Nobody Trusts Jack – As well they shouldn’t, him being in the Others’ camp for a week and coming out unscathed.  Still, the beach dwellers of old would have trusted Jack unconditionally, and it’s nice to see all of them exhibiting some common sense.  Sayid doesn’t dare trust anybody (even believing that parachuter Naomi might be an Other too) and it’s good to see that people are coming over to his way of thinking.  A rash of kidnappings will do that to a group.  Sure they seemed paranoid at first, because it’s Jack, and what bad thing would he do?  But Jack’s terse exchange with Juliet (“We should tell her,” “Not yet,”) makes that paranoia appear to be, well, common sense now.  And next week when Sawyer goes back to the camp with the tape recorder that proves Juliet’s a mole … well what’s going to happen to Jack then?  This plot line, she is awesome.

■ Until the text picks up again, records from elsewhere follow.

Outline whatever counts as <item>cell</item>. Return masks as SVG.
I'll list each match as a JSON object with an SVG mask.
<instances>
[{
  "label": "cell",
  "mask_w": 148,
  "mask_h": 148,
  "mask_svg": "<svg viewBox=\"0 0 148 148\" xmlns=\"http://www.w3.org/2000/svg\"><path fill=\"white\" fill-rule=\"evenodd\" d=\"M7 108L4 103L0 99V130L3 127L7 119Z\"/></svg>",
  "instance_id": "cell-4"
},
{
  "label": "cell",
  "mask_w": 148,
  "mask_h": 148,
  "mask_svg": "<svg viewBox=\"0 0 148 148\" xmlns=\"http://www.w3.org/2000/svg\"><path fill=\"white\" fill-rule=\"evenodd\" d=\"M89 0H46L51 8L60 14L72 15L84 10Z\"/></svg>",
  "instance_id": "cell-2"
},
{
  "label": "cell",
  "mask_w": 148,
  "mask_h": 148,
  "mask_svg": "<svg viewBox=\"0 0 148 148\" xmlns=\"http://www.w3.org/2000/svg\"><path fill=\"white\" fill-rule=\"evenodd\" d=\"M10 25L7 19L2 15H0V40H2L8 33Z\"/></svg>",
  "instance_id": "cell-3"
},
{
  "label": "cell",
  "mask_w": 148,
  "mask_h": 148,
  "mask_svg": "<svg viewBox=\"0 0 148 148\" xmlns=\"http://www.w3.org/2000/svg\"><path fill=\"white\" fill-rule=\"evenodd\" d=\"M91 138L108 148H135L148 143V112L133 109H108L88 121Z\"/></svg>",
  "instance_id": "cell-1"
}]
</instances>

Sawyer Kills Sawyer – Maybe I’ve been raised on too much network TV, but I thought that there was no way, just no way that Sawyer would actually kill Anthony Cooper.  I figured there’d be some sort of redemption, some sort of learning, and when you saw that Sawyer’s gun didn’t even have bullets, I figured I had to be right.  But wow was I ever wrong.  Sawyer strangled Cooper with his bare hands and a chain.  Strangling is a tougher death to watch than shooting; shooting you move your finger slightly and somebody’s dead, but strangling requires you to get very, very close to someone and watch the life seep out of him.  Lost didn’t shy away from that, and the moment that precipitated it (Cooper tearing up the letter that we’ve seen Sawyer treasuring since the pilot episode) was the perfect impetus for Sawyer to go medieval.  It was dark and horrible and redemptive and damning.  It was awesome television.